Sterben auf der ITS ist häufig und kommt selten unerwartet. Die Anzahl der Sterbefälle auf ITS nach Beendigung lebensunterstützender Maßnahmen nimmt international deutlich zu (Truog et al.
2008; Truog et al.
2001). In einer französischen Studie konnte gezeigt werden, dass 53 % der Sterbefälle auf ITS nach Therapielimitierung (Tab.
1) auftreten (Ferrand et al.
2001).
Tab. 1
Formen der Begrenzung intensivmedizinischer Maßnahmen (nach (Scheffold et al.
2009))
Therapiebegrenzung („withholding treatment“) | Instrument der Limitation therapeutischer Maßnahmen auf einem zuvor definierten Umfang |
Therapiebeendigung („withdrawing treatment“) | Aktive Beendigung jeglicher lebenserhaltender Maßnahmen |
Therapiereduktion/Therapieminimierung | Rücknahme begonnener intensivmedizinischer Maßnahmen |
In der europäischen ETHICUS-Studie wurden lebensverlängernde Maßnahmen bei 9,8 % aller Intensivaufnahmen (3068 von 31.417 Patient:Innen) bzw. bei 76 % aller sterbenden Patient:Innen (n = 4056) eingestellt (Sprung et al.
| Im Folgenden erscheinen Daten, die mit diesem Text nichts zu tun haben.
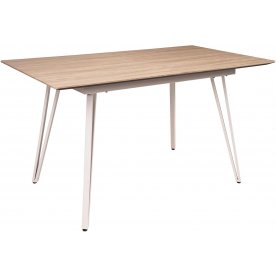 Деревянный стол Диего 140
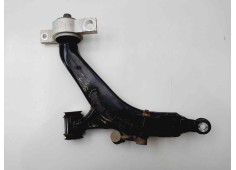 Recambio de brazo suspension inferior delantero izquierdo para lexus is200 (ds2/is2) 220d referencia OEM IAM 4864053020   2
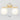 Moderne plafondlamp, moderne plafondlampen, moderne lamp woonkamer, moderne plafondlamp woonkamer, design plafondlamp, design plafonnieré, moderne plafonnière, moderne plafonnière woonkamer, moderne plafonnière slaapkamer
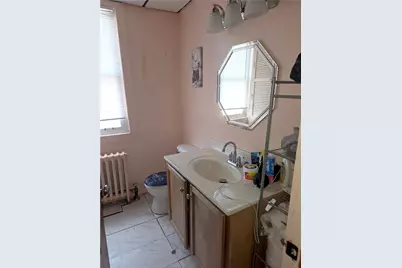 517 Margaret St, Pittsburgh, PA 15210 - Photo 17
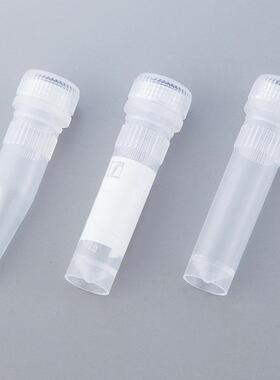 冻存管 I-692 AS ONE 2-3031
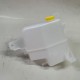 NISSAN TIIDA RADIATOR COOLANT BOTTLE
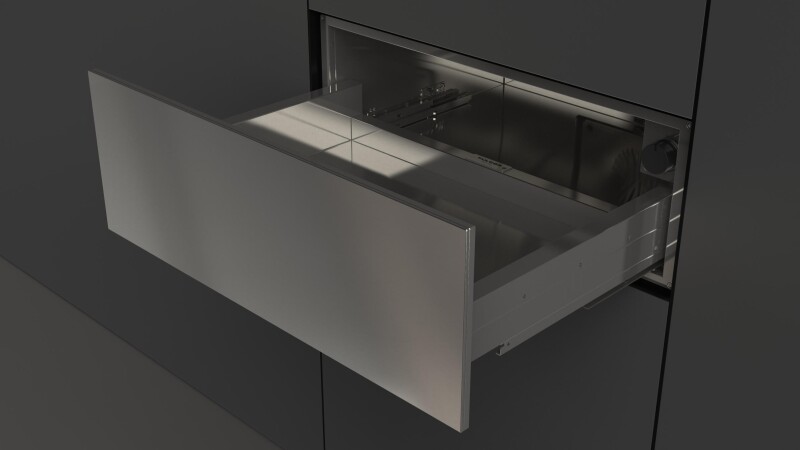 30" WARMING DRAWER F7MWD30S1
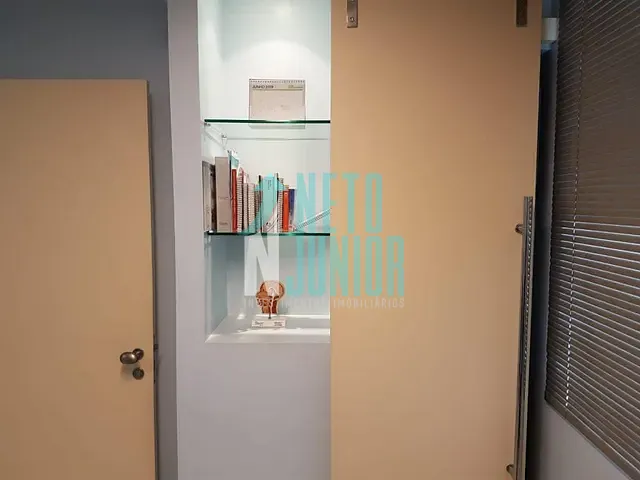 Conjunto com 120m², à venda ou para alugar, no bairro Pompeia em São Paulo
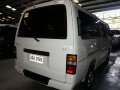  Nissan Urvan Shuttle 2015 for sale-5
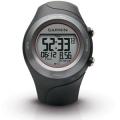 GPS-��������� Garmin Forerunner 410 HRM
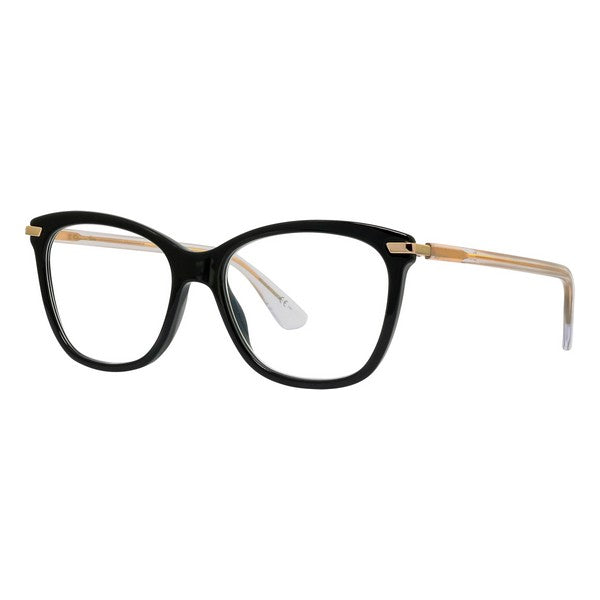 Glassramme for Kvinner Dior ESSENCE4 (ø 50 mm)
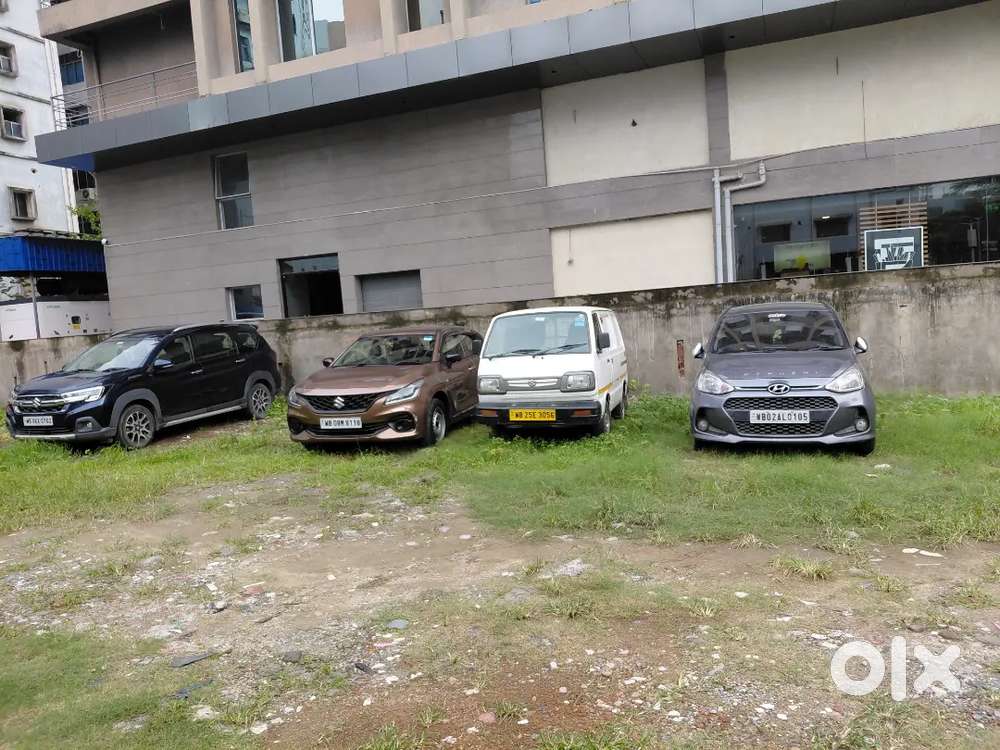 Hyundai Grand I10 2017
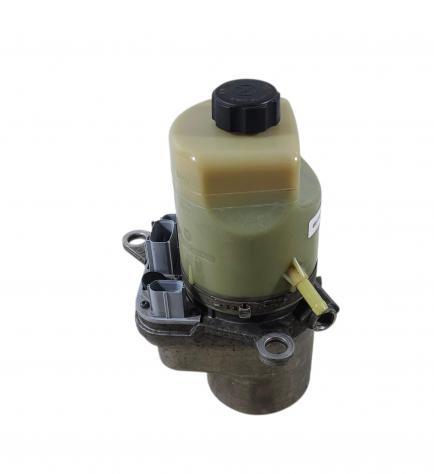 POMPA IDROGUIDA FORD Focus Berlina 3° Serie 4M513K514CA Diesel 1600 (0408) - Foto 2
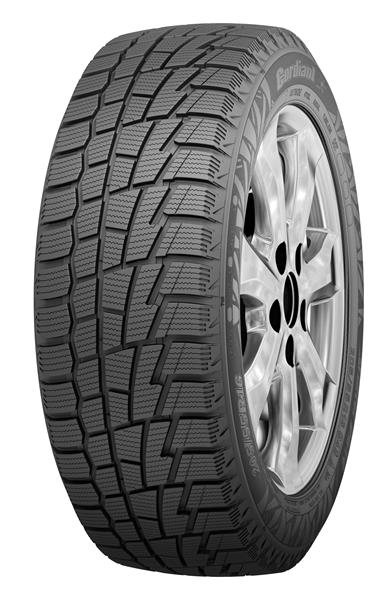 155/70R13 75T Cordiant Winter Drive 155/70R13 75T Cordiant Winter Drive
2003). Amerikanische Daten gehen hierbei sogar von 90 % aus (Prendergast und Luce
1997). Die mediane Zeitdauer von der ersten Entscheidung zur Therapielimitierung bis zum Tod der Patient:Innen lag in der ETHICUS-Studie bei 14,7 (2,9–54,7) Stunden (Sprung et al.
2003). Die ETHICUS-2 Studie untersuchte zwischen 2015 und 2019 die Praktiken am Lebensende auf 199 ITS in 36 Ländern weltweit (Avidan et al.
2021). Eine Limitation lebenserhaltender Behandlungen wurde bei 10.401 Patient*Innen registriert (11,8 % aller Aufnahmen auf der ITS und 80,9 % von 12.850 Patient*Innen der Studienpopulation. Die häufigste Einschränkung war das Unterlassen einer lebenserhaltenden Behandlung (5661 [44,1 %]), gefolgt von Beendigung der lebenserhaltenden Behandlung (4680 [36,4 %]). In einer retrospektiven Beobachtungsstudie wurde die deutschlandweite fall-pauschalenbezogene Krankenhausstatistik (DRG-Statistik; DRG, „diagnosis related groups“) zwischen 2007 und 2015 ausgewertet (Fleischmann-Struzek et al.
2019). Dabei wurden Hospi-talisierungen, Anzahl der Todesfälle und die Inanspruchnahme einer Inten-sivtherapie untersucht. Die jährlichen bevölkerungsbasierten Inzidenzen wurden auf die Alters- und Geschlechtsverteilung der deutschen Bevölkerung standardisiert. Die standardisierten Krankenhausbehandlungsraten stiegen jährlich um 0,8 % (von 201,9 auf 214,6 pro 1000 Einwohner), während die Krankenhausbehandlungsraten mit Inanspruchnahme einer Intensivtherapie jährlich um 3,0 % (von 6,5 auf 8,2 pro 1000 Einwohner) stiegen. Unter allen Todesfällen in der deutschen Bevölkerung nahm der Anteil der Todesfälle im Krankenhaus mit Inanspruchnahme einer Intensivtherapie jährlich um 2,3 % zu (von 9,8 auf 11,8 %). Unter den Krankenhaustodesfällen erhöhte sich der Anteil der Patient*Innen, die eine Intensivtherapie erhielten, jährlich um 2,8 % von 20,6 % (2007) auf 25,6 % (2015). In der Altersgruppe ab 65 Jahre stieg die Zahl der im Krankenhaus Verstorbenen, die eine Intensivtherapie erhielten, dreimal so schnell wie die der Krankenhaustodesfälle.